2.1 Strukturalisme Genetik

Strukturalisme genetik tidak dapat lepas begitu saja dari struktur dan

pandangan pengarang. Pandangan pengarang itu sendiri dapat diketahui melalui

latar belakang kehidupan pengarang (Faruk 1999:12 – 13). Orang yang dianggap

sebagai peletak dasar mazhab genetik adalah Hippolyte Taine (Damono dalam

Fananie 2000:116). Taine mencoba menelaah sastra dari sudut pandang

sosiologis. Menurut Taine, sastra tidak hanya sekedar karya yang bersifat

imajinatif dan pribadi, tetapi dapat pula merupakan cerminan atau rekaman

budaya, suatu perwujudan pikiran tertentu pada saat karya itu dilahirkan (Junus

dalam Fananie 2000:117). Fenomena hubungan tersebut kemudian dikembangkan

oleh Lucien Goldmann dengan teorinya yang dikenal dengan Strukturalisme-

Genetik (Fananie 2000:117).

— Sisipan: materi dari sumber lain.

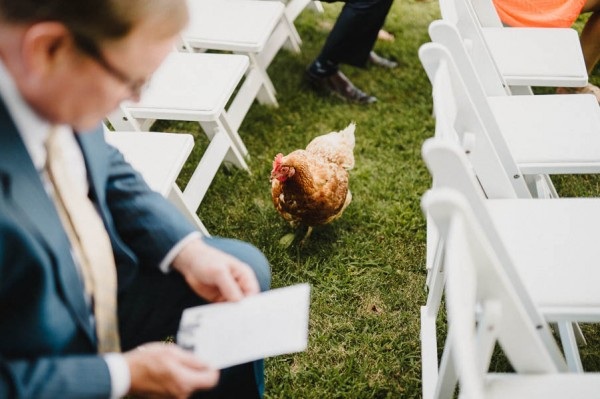 hudson-valley-farm-weddings-pioneer-farm-weddings-warwick-ny-chicken-joins-wedding-ceremony.jpg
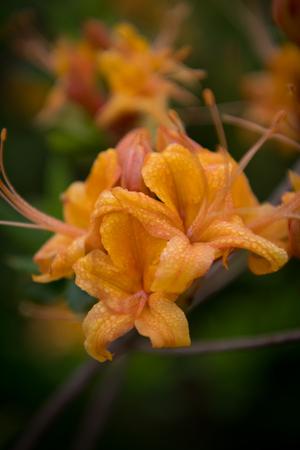 Selective Focus of Dew Drops on Azalea blooming in summer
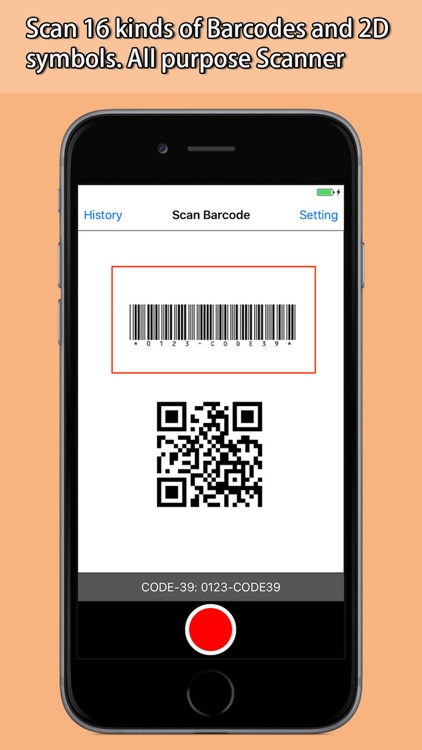 Barcode Scanner - Professional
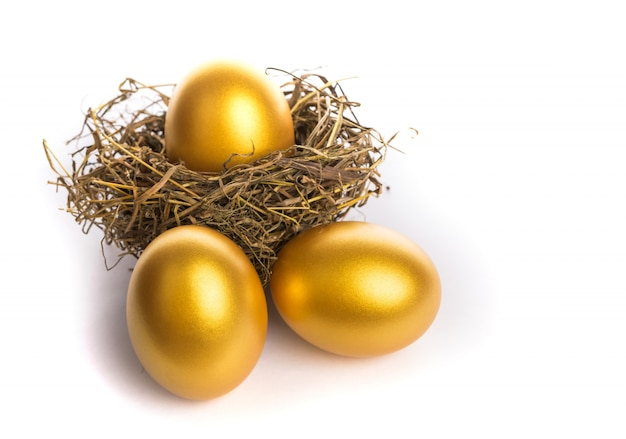 Nest with golden eggs Free Photo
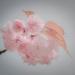 Blossom by stiggle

Dapat dikatakan bahwa pada dasarnya

Strukturalisme-Genetik Goldmann adalah penelitian sosiologi sastra (Junus

1988:20).

Sosiologi sastra yang dikembangkan Goldmann mencoba untuk

menyatukan analisis struktural dengan materialisme historis dan dialektik.

Baginya, karya sastra harus dipahami sebagai totalitas yang bermakna (Damono

1978:40). Lebih lanjut Goldmann mengemukakan bahwa semua aktivitas manusia

merupakan respon dari subjek kolektif atau individu dalam situasi tertentu yang

merupakan kreasi atau percobaan untuk memodifikasi situasi yang ada agar cocok
dengan aspirasinya. Sesuatu yang dihasilkan merupakan fakta hasil usaha manusia

untuk mencapai keseimbangan yang lebih baik dengan dunia sekitarnya (Fananie

2000:117).

Semi (1987:7) berpendapat bahwa sosiologi adalah suatu telaah yang

subjektif dan ilmiah tentang manusia dalam masyarakat dan tentang sosial dan

proses sosial. Sosiologi menelaah tentang bagaimana masyarakat itu tumbuh dan

berkembang. Dengan mempelajari lembaga-lembaga sosial dan masalah

perekonomian, keagamaan, politik dan lain-lain, kita melihat gambaran tentaang

cara-cara manusia menyesuaikan diri dengan lingkungannya, mekanisme

kemasyarakatannya, serta proses pemberdayaannya.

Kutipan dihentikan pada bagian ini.